Why is my 98 cavalier getting hot when it has a new water pump and thermastat plus, radiator has been cleaned?

mammajamma
25

Asked by Jun 22, 2007 at 02:12 PM about the 1998 Chevrolet Cavalier

Question type: Maintenance & Repair

Why is my 98 Cavalier getting hot when a new water pump and thermastat have been replaced.  Also, the radiator has been cleaned.  When it is on the highway it does good, but when I get into town sitting at a light it gets hot.  The fans are working too.

13 Answers

ceeroy
145

Simple! Either your fan doesn't come on at set temperature i.e check the radiator thermostat, and fuue box; or you have coolant leakage. Check it. Other wise, you have a blown read gasket. In all cases, you'll experience coolant shortage. yeah!

4 out of 4 people think this is helpful.
smudge
160

How do you know if the water pump is working?

16 out of 16 people think this is helpful.

if you have replaced allthe parts,sounds like blown head gasket.

1 out of 1 people think this is helpful.
Webos
30

Sounds like you may have an air bubble in the system. Run the car and let it get warm and take the radiator off slowly. This will release any air in the system. Before starting the car again fill it up again.

3 out of 3 people think this is helpful.
Michael McGrail
8,635

Although this is a common shadetree mechanic trick, definitely not recommended. The release of cold air into the coolant chamber can cause it to crack! I would look whether the cooling fan is working, as this is probably and more commonly the problem. Also, change the radiator cap if you have not already, as its sole purpose is to provide a certain amount of pressure in the coolant system. If it is not providing the proper amount of pressure, it will cause the car to reach operating temperature prematurely and shortly thereafter overheat.

1 out of 1 people think this is helpful.
Stuart House
155

I have a 97 Z24 with the 2.4 and it was getting hot, the the sensor for the cooling fan was corroded.

3 out of 3 people think this is helpful.
Kris Tyler
45

You might have an air bubble in the engine block. At road speeds, the temp will be fine, but at idle, the coolant doens't have enough pressure to get past the bubble, and folw stops, causing the overheat. One fix you can do is to find some long stretch of road where you can run at 55 mph for at least half an hour without stopping. The uninterrupted time at 2000 rpm should dislodge the bubble and sstop the overheating. If that doesn't work, a mechanic may need to pressurize the system to remove the bubble. A tiny leak can also cause this. When the engine is cold, the hole doesn't leak, but when it gets warm, it can actually let air into the coolant lines. It's very hard to find it.

1 out of 1 people think this is helpful.
Michael McGrail
8,635

A bad radiator cap or non-functioning cooling fan would produce the same symptoms.

3 out of 3 people think this is helpful.
Jonathan Page
65

Either your fan or a cracked gasket. Maybe even the block is cracked.

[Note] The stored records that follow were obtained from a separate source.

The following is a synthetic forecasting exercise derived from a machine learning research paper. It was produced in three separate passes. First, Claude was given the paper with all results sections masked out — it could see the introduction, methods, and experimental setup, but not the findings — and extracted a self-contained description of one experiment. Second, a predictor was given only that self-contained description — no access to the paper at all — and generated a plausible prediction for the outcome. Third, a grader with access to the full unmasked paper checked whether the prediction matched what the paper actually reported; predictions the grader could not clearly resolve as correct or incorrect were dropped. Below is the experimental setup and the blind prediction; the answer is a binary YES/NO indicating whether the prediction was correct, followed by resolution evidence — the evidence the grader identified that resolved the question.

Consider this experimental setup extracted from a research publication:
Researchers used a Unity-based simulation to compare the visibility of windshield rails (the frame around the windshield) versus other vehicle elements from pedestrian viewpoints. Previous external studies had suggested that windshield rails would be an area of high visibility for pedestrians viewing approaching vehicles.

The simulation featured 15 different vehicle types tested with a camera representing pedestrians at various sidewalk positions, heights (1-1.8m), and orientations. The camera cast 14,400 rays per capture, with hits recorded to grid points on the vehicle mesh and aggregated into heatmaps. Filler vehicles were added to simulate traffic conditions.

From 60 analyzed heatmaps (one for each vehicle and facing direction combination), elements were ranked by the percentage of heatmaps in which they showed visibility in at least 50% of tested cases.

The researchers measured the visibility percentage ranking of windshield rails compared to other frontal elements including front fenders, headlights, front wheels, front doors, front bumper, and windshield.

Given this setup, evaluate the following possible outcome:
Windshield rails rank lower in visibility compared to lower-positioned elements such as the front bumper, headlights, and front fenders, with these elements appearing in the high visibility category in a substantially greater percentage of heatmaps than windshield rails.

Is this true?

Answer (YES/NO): YES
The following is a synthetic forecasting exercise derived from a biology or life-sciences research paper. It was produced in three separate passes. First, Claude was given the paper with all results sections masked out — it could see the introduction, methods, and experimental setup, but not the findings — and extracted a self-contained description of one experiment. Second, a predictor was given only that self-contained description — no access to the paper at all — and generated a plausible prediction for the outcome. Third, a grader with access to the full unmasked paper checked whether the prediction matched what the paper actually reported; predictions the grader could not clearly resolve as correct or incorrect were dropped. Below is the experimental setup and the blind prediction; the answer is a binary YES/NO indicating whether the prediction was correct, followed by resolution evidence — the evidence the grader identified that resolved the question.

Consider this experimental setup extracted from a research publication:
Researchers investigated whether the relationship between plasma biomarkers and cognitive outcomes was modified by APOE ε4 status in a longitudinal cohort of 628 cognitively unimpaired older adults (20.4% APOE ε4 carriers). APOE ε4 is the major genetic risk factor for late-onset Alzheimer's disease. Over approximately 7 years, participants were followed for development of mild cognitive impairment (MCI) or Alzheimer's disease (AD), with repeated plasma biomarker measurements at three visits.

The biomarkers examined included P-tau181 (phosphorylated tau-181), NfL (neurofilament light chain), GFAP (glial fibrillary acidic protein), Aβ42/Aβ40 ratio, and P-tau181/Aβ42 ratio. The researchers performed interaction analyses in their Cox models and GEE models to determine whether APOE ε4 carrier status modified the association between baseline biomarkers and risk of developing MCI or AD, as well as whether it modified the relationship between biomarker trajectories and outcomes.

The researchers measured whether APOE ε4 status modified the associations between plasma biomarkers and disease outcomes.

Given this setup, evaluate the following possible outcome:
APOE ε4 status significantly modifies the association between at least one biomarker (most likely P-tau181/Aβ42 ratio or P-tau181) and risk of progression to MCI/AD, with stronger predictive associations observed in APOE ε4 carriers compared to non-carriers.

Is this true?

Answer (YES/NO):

1 out of 1 people think this is helpful.
Adam Morgan
6,965

Cripes this is getting a bit long... Are you loosing fluid at all? If not you can pretty much rule out gaskets cracks ect... If you are, have the system pressure tested to find the leak and go from there... (I normally say to avoid shot gun fixing but I'd do the following since it's cheap) Air bubbles are a possibility, and sounds probable since you stated the fans are working, but the method for removing them isn't exactly accurate. You pull the car first and then let it idle to operating temperature. (If air is in the system you don't want it to heat up before pulling the cap (GAS EXPANDS MORE THAN LIQUID)... As the systems circulates the air will bubble up to the radiator cap (the high point). Top it off as it does this... Put a new cap on when you're done as radiator caps are cheap and there isn't a good reason not to. Do this and post back and let us know what happened...

1 out of 1 people think this is helpful.
David Bousfield
95

see if your relay to the thermostat is hook up corectly

3 out of 3 people think this is helpful.

bubbles should work themselves out,this sounds like head gasket,and you mentioned it did get hot,right?well how hot?let it warm up and before it gets at average range open cap and look for bubbles.this will show you if you have a head problem.and most of the time the water starts rto get nasty looking in fill tank.if you dont have fill tank,leave cap off just before average temp.but when taking it off use a big towel and eye protection,and do it slowly.then if water squirts fill it up and watch for bubbles or water blowing out the cap.if the thermostat is working it will circulate the water around,if the water isnt blowing up out of the tank or rad.it might be stopped up heater core,and that only wld. affect heater,but if t6he air blows water out it is a head gasket or hopefully not worse,cracked head.

deermeat
0

First system has to hold pressure.....Next get a scanner check and check at what temp. do the fans turn on. Compare against laser thermometer to determine if the coolant sensor is accurately giving temp, corrosion on sensor can mask actual temps. My fan turns on late too.